Everything from the line containing "Researchers investigated how" to the close of the records below should be output exactly, line by line, with no other lines given.

**Input records:**
_____

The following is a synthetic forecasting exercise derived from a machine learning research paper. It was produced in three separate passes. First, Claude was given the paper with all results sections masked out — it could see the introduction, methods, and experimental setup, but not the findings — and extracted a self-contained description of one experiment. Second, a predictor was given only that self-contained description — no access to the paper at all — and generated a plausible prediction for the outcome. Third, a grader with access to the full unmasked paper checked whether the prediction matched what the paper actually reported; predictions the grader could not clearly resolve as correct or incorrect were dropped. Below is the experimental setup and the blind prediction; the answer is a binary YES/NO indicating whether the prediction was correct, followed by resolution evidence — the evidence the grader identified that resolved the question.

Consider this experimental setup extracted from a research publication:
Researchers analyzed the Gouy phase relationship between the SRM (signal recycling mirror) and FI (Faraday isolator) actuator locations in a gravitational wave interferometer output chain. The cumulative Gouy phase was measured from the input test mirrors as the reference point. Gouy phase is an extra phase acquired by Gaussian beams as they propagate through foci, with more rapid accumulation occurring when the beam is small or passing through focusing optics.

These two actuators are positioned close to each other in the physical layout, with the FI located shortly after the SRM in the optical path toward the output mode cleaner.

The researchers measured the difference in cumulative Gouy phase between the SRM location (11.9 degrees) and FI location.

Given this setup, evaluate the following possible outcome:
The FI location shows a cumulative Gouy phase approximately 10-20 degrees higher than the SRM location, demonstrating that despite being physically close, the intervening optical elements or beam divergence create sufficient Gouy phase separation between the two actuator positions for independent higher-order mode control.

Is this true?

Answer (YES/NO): NO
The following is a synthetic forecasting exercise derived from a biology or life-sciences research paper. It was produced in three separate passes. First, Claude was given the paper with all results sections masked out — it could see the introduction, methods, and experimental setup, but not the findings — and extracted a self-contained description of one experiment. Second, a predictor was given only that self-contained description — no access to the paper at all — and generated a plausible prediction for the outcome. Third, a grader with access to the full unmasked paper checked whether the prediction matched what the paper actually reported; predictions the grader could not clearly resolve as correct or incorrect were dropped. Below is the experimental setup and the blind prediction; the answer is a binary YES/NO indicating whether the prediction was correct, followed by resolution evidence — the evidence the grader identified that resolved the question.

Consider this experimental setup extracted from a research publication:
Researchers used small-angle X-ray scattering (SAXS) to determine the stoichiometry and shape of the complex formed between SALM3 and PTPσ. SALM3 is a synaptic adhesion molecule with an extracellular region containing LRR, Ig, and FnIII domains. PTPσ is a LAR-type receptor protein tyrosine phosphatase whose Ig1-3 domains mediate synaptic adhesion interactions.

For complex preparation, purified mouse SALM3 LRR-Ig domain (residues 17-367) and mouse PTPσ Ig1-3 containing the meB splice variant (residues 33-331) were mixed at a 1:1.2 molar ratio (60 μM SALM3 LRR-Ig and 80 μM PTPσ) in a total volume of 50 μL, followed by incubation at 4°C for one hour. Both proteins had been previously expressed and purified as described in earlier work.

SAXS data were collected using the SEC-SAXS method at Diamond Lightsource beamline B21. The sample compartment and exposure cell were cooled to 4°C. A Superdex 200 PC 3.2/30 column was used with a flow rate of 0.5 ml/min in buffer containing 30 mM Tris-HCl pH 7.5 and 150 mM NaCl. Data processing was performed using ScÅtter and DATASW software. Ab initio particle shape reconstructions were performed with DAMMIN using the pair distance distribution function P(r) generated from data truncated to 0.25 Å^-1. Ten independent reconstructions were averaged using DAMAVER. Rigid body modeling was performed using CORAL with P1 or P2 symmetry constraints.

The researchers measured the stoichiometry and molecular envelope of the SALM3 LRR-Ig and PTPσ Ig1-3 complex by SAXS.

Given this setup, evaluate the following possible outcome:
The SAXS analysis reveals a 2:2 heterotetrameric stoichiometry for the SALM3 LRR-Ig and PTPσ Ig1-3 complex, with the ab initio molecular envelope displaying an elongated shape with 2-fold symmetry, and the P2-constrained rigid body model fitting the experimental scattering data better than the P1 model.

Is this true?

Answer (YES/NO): NO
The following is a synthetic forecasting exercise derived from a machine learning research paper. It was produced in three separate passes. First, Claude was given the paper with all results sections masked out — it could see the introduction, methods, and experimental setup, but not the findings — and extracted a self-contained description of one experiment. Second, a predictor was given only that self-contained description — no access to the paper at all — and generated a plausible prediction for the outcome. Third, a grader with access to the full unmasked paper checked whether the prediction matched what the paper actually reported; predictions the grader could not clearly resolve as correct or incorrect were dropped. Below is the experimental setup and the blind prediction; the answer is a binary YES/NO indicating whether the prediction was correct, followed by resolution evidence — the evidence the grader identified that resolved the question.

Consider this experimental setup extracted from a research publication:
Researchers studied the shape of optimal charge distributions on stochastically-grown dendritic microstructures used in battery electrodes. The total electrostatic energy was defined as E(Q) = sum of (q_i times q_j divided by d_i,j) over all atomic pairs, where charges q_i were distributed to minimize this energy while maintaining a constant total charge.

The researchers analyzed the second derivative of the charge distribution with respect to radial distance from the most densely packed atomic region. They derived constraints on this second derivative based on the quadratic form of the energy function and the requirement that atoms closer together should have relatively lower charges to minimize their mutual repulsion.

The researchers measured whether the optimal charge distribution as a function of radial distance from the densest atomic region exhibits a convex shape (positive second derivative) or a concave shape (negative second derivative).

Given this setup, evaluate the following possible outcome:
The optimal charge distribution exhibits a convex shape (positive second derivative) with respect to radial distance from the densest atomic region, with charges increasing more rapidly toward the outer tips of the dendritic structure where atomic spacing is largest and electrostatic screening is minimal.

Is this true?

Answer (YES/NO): YES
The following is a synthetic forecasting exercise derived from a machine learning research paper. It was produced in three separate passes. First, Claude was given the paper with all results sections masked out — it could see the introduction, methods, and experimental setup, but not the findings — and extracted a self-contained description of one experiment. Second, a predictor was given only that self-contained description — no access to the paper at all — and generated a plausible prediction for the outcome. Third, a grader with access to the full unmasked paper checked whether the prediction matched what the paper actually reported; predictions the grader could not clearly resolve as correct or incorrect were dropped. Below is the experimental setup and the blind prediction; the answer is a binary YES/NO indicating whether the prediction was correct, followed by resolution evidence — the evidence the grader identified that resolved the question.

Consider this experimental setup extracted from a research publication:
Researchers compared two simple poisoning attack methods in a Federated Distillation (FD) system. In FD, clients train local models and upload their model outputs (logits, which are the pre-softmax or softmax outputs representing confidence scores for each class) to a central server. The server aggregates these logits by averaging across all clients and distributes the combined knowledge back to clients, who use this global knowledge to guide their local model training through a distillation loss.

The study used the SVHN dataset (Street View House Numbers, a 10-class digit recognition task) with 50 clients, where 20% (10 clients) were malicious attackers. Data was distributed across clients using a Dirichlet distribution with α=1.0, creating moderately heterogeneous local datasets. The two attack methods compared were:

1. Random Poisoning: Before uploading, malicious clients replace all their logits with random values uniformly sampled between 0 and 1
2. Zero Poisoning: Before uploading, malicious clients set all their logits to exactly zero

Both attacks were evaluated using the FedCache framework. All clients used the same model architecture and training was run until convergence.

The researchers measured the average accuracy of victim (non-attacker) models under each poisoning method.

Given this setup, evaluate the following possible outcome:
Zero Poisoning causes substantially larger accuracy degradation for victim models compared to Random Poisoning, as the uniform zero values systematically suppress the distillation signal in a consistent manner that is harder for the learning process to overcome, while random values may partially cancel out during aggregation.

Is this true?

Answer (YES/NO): NO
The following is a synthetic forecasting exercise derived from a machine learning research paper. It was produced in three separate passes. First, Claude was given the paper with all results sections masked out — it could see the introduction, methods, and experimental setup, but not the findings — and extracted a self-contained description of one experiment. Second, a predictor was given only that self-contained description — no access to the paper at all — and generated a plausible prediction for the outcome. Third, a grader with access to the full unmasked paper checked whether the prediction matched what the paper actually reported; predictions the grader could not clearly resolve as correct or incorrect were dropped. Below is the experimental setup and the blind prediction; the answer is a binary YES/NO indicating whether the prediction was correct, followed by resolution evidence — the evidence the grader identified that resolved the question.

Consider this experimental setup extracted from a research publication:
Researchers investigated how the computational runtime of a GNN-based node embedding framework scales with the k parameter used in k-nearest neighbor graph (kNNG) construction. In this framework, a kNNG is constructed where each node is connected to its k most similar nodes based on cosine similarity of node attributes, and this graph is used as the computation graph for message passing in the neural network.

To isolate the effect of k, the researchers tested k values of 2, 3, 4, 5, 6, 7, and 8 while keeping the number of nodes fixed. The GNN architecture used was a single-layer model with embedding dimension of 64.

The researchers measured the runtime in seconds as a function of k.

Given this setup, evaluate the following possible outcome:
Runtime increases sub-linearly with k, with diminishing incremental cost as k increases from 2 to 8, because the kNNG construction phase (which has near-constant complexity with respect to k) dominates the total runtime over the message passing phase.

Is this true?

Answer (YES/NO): NO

_____

**Exercise output:**
Researchers investigated how the computational runtime of a GNN-based node embedding framework scales with the k parameter used in k-nearest neighbor graph (kNNG) construction. In this framework, a kNNG is constructed where each node is connected to its k most similar nodes based on cosine similarity of node attributes, and this graph is used as the computation graph for message passing in the neural network.

To isolate the effect of k, the researchers tested k values of 2, 3, 4, 5, 6, 7, and 8 while keeping the number of nodes fixed. The GNN architecture used was a single-layer model with embedding dimension of 64.

The researchers measured the runtime in seconds as a function of k.

Given this setup, evaluate the following possible outcome:
Runtime increases sub-linearly with k, with diminishing incremental cost as k increases from 2 to 8, because the kNNG construction phase (which has near-constant complexity with respect to k) dominates the total runtime over the message passing phase.

Is this true?

Answer (YES/NO): NO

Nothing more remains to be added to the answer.